## Action item
Starting at the first line of the data, print each line verbatim up to and including the line bearing "What are Affiliate Networks", omitting pictures.

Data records
»»
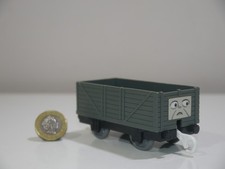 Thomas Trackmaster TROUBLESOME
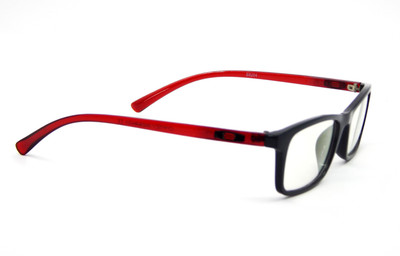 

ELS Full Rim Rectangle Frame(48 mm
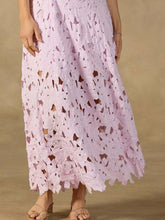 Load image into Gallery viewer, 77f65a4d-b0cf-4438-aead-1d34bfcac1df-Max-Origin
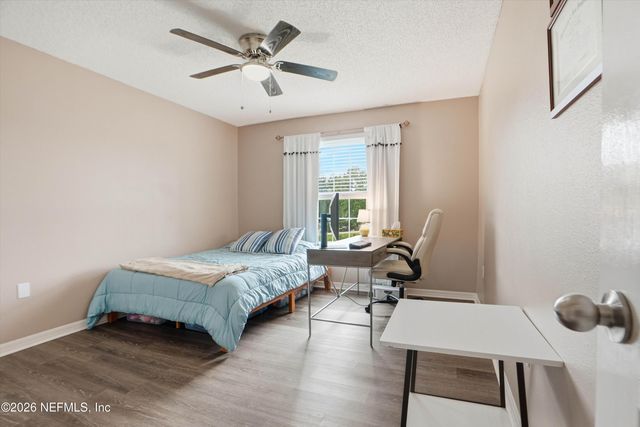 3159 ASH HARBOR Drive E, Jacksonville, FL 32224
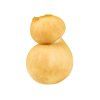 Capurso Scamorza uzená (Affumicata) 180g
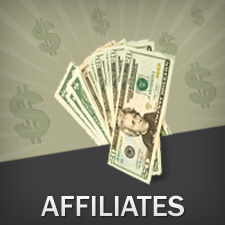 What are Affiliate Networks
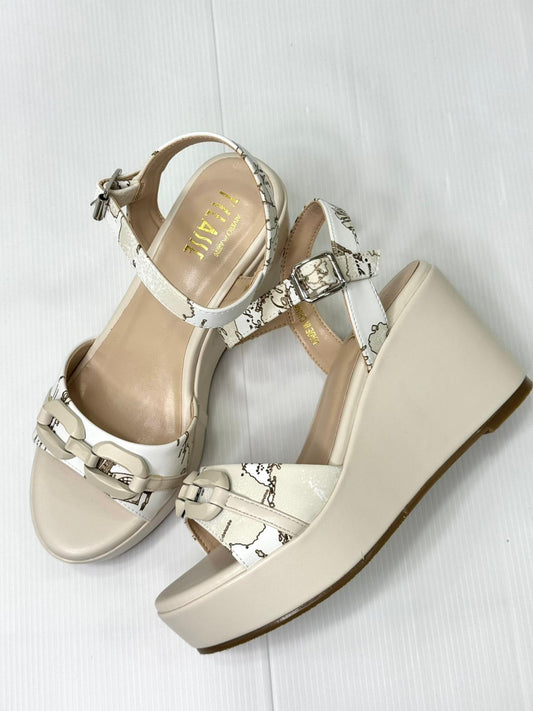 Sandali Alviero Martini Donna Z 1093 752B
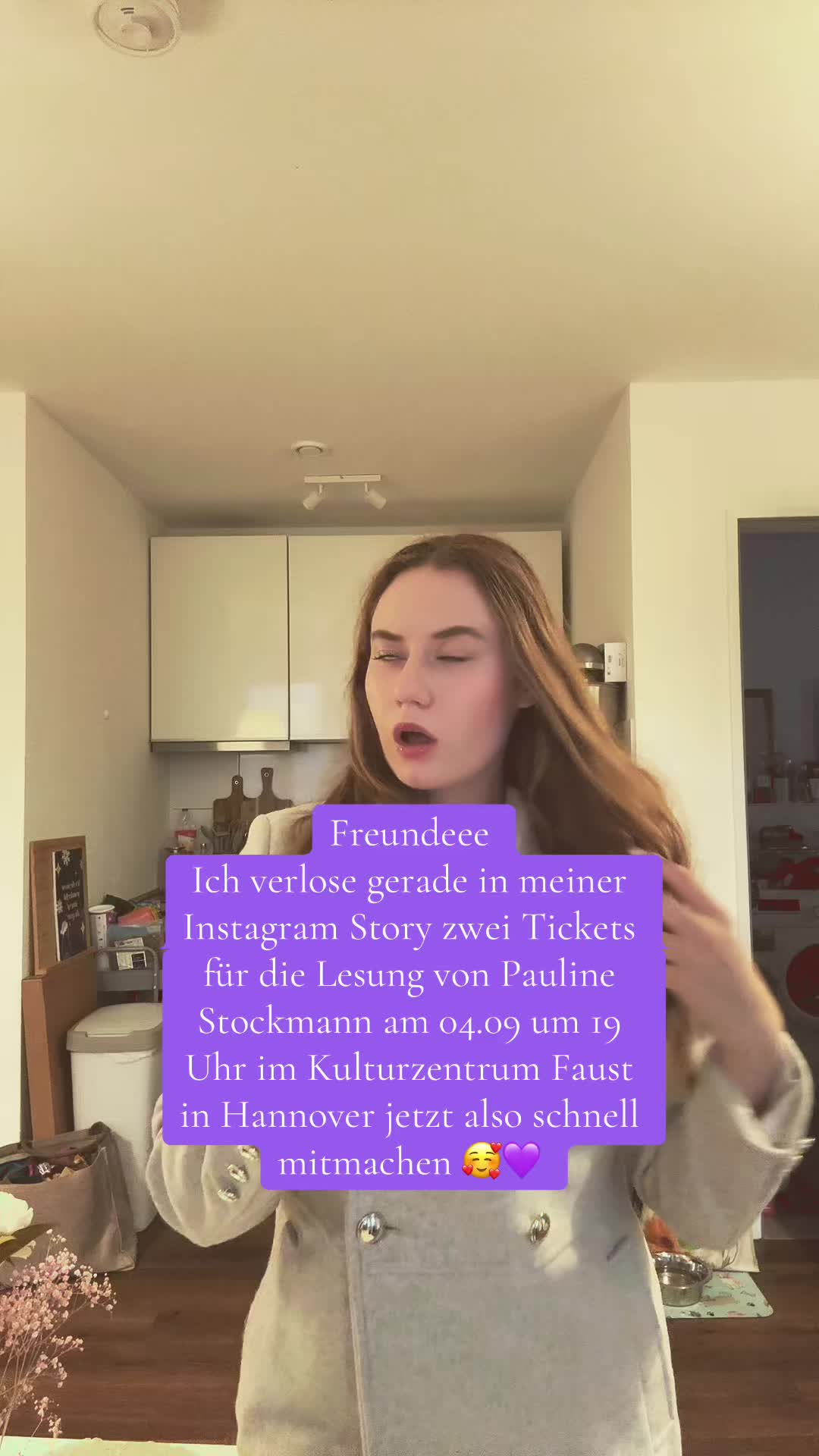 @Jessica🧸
««
## Result
 Thomas Trackmaster TROUBLESOME

ELS Full Rim Rectangle Frame(48 mm
 Load image into Gallery viewer, 77f65a4d-b0cf-4438-aead-1d34bfcac1df-Max-Origin
 3159 ASH HARBOR Drive E, Jacksonville, FL 32224
 Capurso Scamorza uzená (Affumicata) 180g
 What are Affiliate Networks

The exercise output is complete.